Cette  décision  de  justice ayant reconnu l'atteinte à la vie privée  dont  j'ai été l'une  des victimes,  j'étais, comme  tout  justiciable, légitime à exercer  mes  droits  en signifiant  cet arrêt rendu par trois magistrats indépendants.

Au travers de vos écrits et de votre  pétition,  vous  me contestez ce droit ; pire encore, votre  dernier  article, aux allures  de réquisitoire, résonne comme  des représailles  pour avoir, en dépit de vos avertissements, osé la signifier.

Enfin - et sans aborder ici ma contestation la plus vigoureuse  d'avoir  jamais commis  le moindre  abus de faiblesse sur la personne  de Madame Liliane Bettencourt -, votre présentation inexacte de la chronologie des faits n'a d'autre but que de grandir votre rôle et de faire croire  à un ensevelissement définitif  de toutes informations relatives  à cette affaire.

Il est  établi que  le 10  juin  2010, ces enregistrements illicites ont  été  remis  à la police judiciaire par un coursier  de Madame  Françoise MEYERS  BETTENCOURT. Ils sont depuis cette date sous-main  de justice et ont été largement exploités tout au long de l'instruction.

Ils sont dès lors insusceptibles de disparaître et le risque de « dépélrissemmt des preuves» que vous brandissez, est inexistant.

Ce n'est que postérieurement, le 16 juin 2010, que MEDIAPART a commencé à publier les retranscriptions des enregistrements clandestins. Il est  donc faux de prétendre dans votre article du 5 juillet  2013, que la Justice s'est « ensuite saiside ces informations.

Si MEDIAPART n'a  cessé de me  présenter jusqu'à ce jour comme un coupable alors que je n'ai pas encore été jugé, j'espère que vous vous  attacherez, à l'avenir,  à exercer votre  mission  d'information dans le respect de la présomption d'innocence et, comme vous y invite cette décision de justice, dans le respect de la vie privée. »

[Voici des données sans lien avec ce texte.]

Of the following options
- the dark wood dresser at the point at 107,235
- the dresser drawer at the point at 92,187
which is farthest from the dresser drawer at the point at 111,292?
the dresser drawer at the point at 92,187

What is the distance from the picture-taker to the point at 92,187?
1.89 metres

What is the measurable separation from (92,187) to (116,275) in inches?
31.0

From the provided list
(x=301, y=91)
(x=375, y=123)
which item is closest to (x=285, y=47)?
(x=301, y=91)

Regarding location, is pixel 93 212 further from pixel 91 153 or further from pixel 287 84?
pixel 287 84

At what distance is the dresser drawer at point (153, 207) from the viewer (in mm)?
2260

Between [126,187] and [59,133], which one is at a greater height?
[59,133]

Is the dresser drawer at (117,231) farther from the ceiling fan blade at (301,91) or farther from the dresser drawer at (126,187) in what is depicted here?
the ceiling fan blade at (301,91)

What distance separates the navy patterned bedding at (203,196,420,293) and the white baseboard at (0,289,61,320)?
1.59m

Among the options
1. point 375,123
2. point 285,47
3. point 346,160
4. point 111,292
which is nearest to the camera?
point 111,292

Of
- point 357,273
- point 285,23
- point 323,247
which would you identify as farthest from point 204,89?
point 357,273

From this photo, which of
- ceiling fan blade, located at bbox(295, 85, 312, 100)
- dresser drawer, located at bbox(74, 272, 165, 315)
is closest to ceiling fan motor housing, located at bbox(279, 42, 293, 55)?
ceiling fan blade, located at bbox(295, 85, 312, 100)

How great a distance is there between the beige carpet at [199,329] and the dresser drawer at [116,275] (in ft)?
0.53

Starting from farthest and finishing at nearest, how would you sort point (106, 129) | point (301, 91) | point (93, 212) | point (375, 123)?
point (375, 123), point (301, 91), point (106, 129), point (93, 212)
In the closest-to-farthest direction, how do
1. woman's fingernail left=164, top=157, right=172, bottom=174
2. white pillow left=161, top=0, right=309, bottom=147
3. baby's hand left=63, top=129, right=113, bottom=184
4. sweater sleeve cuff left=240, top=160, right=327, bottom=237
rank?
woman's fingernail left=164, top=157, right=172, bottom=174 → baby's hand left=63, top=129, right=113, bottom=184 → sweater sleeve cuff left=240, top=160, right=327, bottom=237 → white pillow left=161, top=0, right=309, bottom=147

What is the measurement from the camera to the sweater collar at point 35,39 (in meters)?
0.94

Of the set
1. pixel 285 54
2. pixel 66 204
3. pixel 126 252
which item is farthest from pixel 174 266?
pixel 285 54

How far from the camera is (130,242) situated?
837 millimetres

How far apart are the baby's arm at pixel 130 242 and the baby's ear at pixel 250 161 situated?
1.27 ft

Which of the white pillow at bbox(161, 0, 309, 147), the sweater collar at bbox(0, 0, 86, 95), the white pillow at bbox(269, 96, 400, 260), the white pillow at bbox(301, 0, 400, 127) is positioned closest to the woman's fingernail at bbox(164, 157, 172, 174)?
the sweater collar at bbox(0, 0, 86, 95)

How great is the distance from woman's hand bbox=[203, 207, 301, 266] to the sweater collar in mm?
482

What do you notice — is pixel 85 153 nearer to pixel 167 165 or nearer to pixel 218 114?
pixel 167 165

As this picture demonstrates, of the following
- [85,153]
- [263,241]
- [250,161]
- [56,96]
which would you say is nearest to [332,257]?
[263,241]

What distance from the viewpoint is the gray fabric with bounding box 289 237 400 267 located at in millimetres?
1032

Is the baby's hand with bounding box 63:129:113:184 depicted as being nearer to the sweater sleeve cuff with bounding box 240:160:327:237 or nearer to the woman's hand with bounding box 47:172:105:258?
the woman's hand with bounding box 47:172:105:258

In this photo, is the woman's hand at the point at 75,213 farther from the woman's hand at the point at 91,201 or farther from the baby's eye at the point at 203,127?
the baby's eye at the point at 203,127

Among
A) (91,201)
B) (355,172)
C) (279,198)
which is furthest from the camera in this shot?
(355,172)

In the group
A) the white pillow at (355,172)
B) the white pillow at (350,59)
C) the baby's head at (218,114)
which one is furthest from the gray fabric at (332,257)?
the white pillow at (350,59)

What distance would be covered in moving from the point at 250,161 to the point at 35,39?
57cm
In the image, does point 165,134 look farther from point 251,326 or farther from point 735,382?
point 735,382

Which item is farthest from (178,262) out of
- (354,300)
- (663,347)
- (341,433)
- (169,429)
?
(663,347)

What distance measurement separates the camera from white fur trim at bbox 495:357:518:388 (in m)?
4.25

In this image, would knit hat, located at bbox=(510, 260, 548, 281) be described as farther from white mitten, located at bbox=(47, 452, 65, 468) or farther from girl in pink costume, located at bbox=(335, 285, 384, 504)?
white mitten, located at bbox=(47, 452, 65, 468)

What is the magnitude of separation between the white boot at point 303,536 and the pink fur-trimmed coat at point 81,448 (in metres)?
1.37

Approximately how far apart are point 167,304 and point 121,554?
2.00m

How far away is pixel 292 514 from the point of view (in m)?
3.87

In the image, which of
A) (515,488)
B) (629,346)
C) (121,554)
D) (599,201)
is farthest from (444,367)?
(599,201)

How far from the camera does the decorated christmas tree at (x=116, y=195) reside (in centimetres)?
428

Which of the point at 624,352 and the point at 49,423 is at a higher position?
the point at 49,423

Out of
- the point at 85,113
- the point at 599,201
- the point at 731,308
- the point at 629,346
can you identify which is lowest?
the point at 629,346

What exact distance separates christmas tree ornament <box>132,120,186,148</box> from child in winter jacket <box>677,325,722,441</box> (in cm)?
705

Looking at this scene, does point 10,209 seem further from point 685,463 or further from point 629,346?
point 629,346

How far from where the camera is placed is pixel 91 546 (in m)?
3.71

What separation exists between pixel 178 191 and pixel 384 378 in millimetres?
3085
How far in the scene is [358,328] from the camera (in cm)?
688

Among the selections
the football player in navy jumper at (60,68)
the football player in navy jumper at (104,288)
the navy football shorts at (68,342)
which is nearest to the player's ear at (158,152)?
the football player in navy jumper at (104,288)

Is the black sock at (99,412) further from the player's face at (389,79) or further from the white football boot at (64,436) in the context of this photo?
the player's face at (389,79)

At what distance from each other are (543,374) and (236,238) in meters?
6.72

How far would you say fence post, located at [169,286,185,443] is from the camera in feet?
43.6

BOITE NOIRENous publions d'autant plus volontiers ce droit de réponse de M. de Maistre que nous avions en juin et juillet 2010, puis dans les mois qui ont suivi, souhaité le joindre à de multiples reprises. Il n'avait alors jamais retourné nos appels ni accepté de rendez-vous. Mediapart a pour règle de systématiquement contacter avant publication les personnes mises en cause dans nos articles pour leur demander une réaction, un éclairage, des explications.

Par ailleurs, M. de Maistre croit lire dans cet arrêt de Versailles des éléments qui n'y figurent pas. Les lecteurs peuvent se reporter au texte des deux arrêts concernant Liliane Bettencourt (le lire ici en PDF) et Patrice de Maistre (là ce second arrêt).

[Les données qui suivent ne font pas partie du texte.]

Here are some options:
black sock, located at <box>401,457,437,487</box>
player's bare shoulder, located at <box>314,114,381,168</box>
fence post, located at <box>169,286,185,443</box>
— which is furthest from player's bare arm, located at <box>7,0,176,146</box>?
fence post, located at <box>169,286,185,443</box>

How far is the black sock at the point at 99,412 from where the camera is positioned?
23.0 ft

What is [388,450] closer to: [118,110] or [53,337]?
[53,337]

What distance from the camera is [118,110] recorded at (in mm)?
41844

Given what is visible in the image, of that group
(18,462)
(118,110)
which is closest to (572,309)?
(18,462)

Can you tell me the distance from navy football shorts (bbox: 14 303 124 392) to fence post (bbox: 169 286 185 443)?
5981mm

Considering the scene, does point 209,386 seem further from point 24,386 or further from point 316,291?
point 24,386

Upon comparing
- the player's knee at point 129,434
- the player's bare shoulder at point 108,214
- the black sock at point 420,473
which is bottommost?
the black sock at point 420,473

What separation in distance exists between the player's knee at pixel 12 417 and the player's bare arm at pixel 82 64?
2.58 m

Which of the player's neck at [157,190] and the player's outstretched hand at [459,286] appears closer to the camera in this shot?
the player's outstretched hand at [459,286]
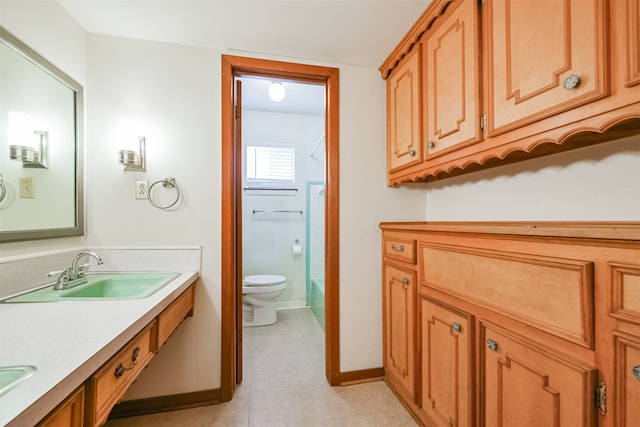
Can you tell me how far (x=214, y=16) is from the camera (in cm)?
134

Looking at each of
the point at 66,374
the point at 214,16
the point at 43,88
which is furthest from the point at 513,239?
the point at 43,88

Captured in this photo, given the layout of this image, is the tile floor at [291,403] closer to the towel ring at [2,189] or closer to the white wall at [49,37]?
the white wall at [49,37]

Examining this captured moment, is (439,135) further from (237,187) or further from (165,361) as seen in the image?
(165,361)

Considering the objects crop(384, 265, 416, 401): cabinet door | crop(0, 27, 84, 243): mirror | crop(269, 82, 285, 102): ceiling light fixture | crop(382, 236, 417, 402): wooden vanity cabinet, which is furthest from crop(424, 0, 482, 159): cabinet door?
crop(0, 27, 84, 243): mirror

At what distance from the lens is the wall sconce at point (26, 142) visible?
1.02m

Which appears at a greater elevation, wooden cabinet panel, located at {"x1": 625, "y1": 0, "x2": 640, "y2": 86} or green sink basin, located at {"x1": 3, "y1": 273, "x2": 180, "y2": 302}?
wooden cabinet panel, located at {"x1": 625, "y1": 0, "x2": 640, "y2": 86}

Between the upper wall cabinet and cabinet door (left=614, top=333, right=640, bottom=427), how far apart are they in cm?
56

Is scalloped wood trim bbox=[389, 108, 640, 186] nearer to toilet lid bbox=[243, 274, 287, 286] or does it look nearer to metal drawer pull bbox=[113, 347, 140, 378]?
metal drawer pull bbox=[113, 347, 140, 378]

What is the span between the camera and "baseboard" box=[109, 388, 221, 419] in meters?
1.43

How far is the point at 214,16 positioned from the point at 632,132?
1.85 metres

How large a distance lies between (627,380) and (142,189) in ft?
6.79

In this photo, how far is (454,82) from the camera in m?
1.20

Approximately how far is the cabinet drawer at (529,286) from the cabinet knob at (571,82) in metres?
0.51

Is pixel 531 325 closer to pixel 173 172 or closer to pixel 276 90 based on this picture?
pixel 173 172
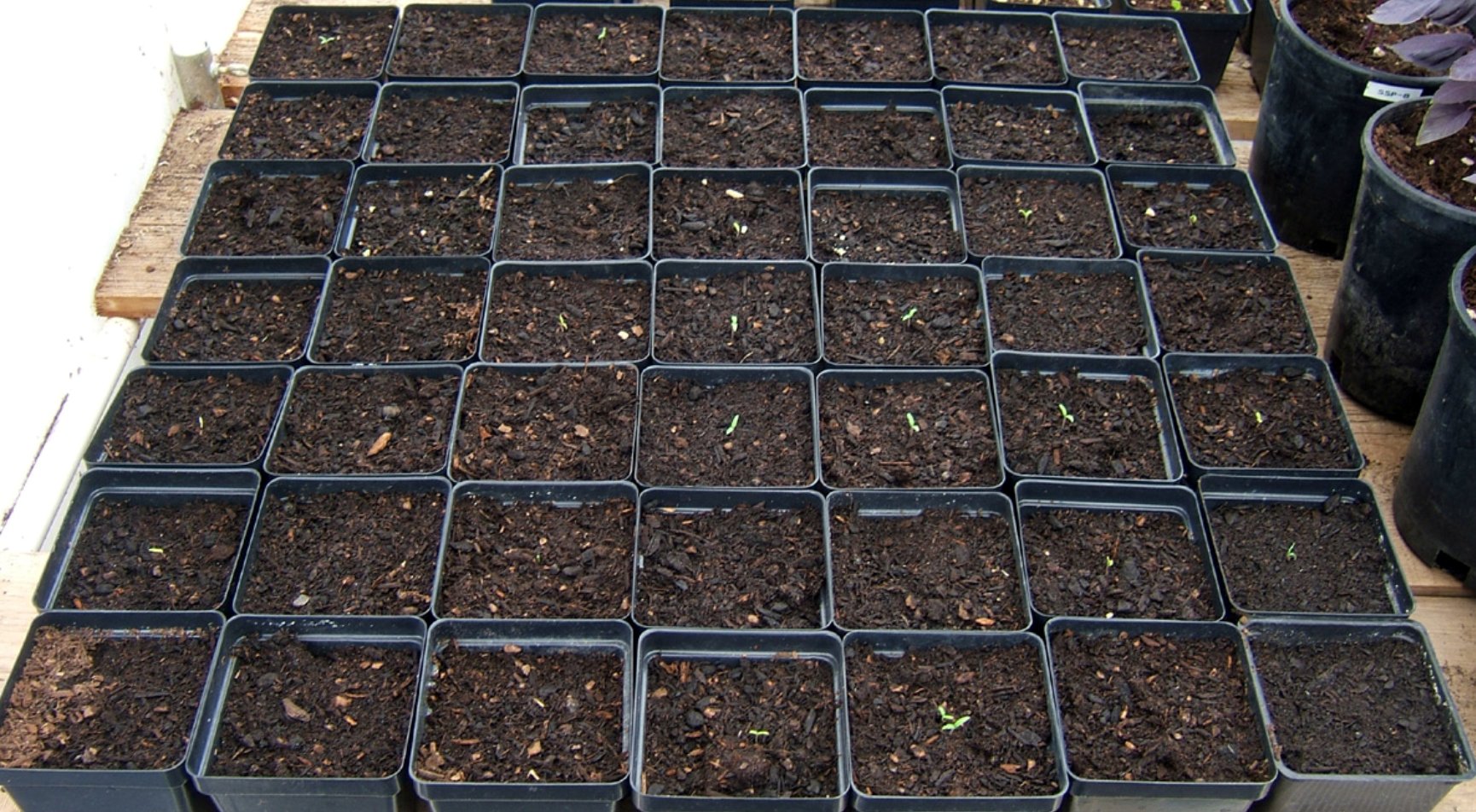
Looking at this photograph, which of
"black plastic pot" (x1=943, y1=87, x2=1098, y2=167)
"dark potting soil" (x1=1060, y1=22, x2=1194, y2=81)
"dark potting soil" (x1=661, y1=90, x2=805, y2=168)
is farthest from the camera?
"dark potting soil" (x1=1060, y1=22, x2=1194, y2=81)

Enfin, s'il est exact que les enregistrements ont été remis à la police judiciaire le 10 juin 2010, soit six jours avant la publication de notre premier article, leur sort judiciaire, c'est-à-dire leur utilisation, était alors plus qu'incertain – voire promis aux oubliettes – avec un Philippe Courroye, alors procureur de Nanterre, qui n'entendait pas faire prospérer la procédure. D'où le caractère décisif de cette publication qui a effectivement déclenché l'affaire et ses prolongements judiciaires.